Instructions for the task —
The entries below should appear again in your reply, word for word.

Records shown —
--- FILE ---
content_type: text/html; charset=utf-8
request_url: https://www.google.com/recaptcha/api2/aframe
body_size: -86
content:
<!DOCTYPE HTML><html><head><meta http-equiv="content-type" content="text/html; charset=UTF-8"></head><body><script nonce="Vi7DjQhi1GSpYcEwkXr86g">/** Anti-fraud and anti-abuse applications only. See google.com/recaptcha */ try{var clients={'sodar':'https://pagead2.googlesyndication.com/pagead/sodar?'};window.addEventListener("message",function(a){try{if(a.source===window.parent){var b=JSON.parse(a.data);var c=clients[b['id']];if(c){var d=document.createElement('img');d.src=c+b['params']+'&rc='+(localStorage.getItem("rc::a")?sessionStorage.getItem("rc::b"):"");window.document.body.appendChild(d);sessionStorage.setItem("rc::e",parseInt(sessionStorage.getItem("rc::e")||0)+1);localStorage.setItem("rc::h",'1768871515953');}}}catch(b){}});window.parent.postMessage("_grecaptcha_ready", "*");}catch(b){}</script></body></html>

Solution to this exercise —
--- FILE ---
content_type: text/html; charset=utf-8
request_url: https://www.google.com/recaptcha/api2/aframe
body_size: -86
content:
<!DOCTYPE HTML><html><head><meta http-equiv="content-type" content="text/html; charset=UTF-8"></head><body><script nonce="Vi7DjQhi1GSpYcEwkXr86g">/** Anti-fraud and anti-abuse applications only. See google.com/recaptcha */ try{var clients={'sodar':'https://pagead2.googlesyndication.com/pagead/sodar?'};window.addEventListener("message",function(a){try{if(a.source===window.parent){var b=JSON.parse(a.data);var c=clients[b['id']];if(c){var d=document.createElement('img');d.src=c+b['params']+'&rc='+(localStorage.getItem("rc::a")?sessionStorage.getItem("rc::b"):"");window.document.body.appendChild(d);sessionStorage.setItem("rc::e",parseInt(sessionStorage.getItem("rc::e")||0)+1);localStorage.setItem("rc::h",'1768871515953');}}}catch(b){}});window.parent.postMessage("_grecaptcha_ready", "*");}catch(b){}</script></body></html>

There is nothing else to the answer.